The flag has been involved in protests throughout American history. During the Vietnam War, protesters of U.S. policy used altered images of the flag to convey their messages. Civil Rights activists carried the American flag during protests during the 1960s. In 1989, the U.S. Supreme Court ruled that burning the flag in protest is protected under the First Amendment in Texas v. Johnson.
Senior Randy Mata is a first-generation college student. He does not care for labels, he said, but he is also Mexican-American. He grew up in Houston, Texas, where he said he was taught the meaning of the flag in school, but did not ponder it much of his own accord.
“Being Mexican-American has not given me the same sense of patriotism that I think [the flag] gives most people,” he said. “So I get the whole symbolic meaning, I get the history behind it because obviously you learn that, but … I don’t empathize with it as much as other people do.”
Mata said he prefers the idea of “going with the flow” and “not wanting to label everything.” He still does the Pledge of Allegiance, he said, because that is “what you’re meant to do” and what he was taught.
“For me, it’s like, a flag’s a flag, and it matters as much as what [meaning] you put into it,” Mata said.
But Mata also said that he admires those who do feel passionately enough to protest for things they believe in.
“I always empathize with those people, whether they are right or left wing, that they care so much about something that they show these protests and they go out and do stuff about it, because I’m in the middle ground,” Mata said.
Caldwell also noted the propensity for the flag to serve as a symbol for particular groups.
“The flag and the flag lapel pin became almost a symbol of conservatism until 9/11,” Caldwell said. “And after 9/11, people across the entire spectrum were proud to display the flag, and the flag lapel pin was not a symbol of conservative ideology.”

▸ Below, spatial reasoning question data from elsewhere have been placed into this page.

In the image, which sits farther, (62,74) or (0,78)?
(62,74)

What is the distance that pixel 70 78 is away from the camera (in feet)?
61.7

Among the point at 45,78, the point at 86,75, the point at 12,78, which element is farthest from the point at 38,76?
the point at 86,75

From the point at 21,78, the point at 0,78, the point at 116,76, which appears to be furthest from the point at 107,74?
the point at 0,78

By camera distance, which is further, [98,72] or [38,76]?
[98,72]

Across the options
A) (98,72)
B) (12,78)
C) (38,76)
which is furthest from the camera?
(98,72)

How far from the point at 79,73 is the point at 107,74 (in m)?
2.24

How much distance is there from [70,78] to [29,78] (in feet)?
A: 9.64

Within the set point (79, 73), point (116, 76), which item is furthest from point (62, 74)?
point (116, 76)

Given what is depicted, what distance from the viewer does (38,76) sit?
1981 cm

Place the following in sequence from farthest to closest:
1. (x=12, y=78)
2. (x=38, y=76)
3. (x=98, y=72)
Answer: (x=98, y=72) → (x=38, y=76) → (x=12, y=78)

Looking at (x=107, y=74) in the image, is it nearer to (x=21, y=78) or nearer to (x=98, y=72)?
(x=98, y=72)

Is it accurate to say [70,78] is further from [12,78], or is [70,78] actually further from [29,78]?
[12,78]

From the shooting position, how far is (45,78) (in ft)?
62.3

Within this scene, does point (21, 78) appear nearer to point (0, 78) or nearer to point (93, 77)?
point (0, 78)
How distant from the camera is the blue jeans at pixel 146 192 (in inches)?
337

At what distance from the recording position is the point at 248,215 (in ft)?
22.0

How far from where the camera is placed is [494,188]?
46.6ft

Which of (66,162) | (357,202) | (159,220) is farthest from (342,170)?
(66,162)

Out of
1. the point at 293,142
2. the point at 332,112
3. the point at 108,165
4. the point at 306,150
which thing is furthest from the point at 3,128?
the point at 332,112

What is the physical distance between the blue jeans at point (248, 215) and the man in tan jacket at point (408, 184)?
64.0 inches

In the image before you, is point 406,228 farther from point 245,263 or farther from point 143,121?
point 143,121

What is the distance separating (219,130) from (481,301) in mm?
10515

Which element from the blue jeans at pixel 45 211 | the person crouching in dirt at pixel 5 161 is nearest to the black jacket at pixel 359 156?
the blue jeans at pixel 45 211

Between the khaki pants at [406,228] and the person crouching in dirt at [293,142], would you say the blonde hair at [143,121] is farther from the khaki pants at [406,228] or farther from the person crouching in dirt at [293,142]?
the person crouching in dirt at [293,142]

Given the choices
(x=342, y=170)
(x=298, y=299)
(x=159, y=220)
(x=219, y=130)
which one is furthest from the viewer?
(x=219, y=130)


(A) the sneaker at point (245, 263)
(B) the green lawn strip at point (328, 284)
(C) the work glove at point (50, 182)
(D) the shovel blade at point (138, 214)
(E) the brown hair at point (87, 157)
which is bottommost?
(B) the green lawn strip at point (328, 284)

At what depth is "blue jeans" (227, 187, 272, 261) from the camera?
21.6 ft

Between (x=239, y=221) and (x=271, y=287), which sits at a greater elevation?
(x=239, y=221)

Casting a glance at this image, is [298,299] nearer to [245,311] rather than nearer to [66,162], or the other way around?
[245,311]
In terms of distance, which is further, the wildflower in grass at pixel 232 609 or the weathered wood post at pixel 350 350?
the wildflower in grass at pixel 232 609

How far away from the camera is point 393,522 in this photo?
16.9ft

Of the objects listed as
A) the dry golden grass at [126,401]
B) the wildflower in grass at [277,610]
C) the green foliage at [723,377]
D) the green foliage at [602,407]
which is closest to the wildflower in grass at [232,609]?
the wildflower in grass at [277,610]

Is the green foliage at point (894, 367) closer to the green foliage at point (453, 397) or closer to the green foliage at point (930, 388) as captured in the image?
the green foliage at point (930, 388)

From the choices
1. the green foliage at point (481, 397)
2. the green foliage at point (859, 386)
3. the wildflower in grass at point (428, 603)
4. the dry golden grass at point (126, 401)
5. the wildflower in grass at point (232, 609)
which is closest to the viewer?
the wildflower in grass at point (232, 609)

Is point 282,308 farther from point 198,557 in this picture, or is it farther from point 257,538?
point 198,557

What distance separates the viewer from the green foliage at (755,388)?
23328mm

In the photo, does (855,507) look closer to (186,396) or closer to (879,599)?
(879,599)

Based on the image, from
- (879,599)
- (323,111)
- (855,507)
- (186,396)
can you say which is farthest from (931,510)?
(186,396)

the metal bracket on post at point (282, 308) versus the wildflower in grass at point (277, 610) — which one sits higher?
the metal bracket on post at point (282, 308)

Caldwell said he continues to wear his flag pin and put up his flag at his home on national holidays because he is not willing to “default” to that meaning of the symbol.
Shearer said that he thinks that current political debate revolving around the flag and other national symbols stems from fear.
“The economy is not what it used to be,” Shearer said. “My son is 23. His perspective on the future is much less optimistic than mine was when I was 23.”
Additionally, having lived on both coasts and in the middle of the United States, Shearer said that many people on the coasts do not realize that some living in the middle of the country are struggling.
“The Rust Belt hasn’t recovered from the collapse of Ford, GM and others,” he said. “There are just large swaths of the country where people … they’re just afraid. They don’t know what the future’s going to be.”
When he was growing up, the concept of the melting pot was seen as a source of strength in the country, Shearer said, but now he sees people pulling back to “comfortable situations” and “people like them” as a response to this fear.
“My perception is we’ve become more divided, so naturally symbols become very important to groups,” he said. “To some, the flag is the symbol of patriotism and love of country, and to some it’s a source of oppression. And the problem is when you’re divided, people are not inclined to then step back and look at the other person’s side.”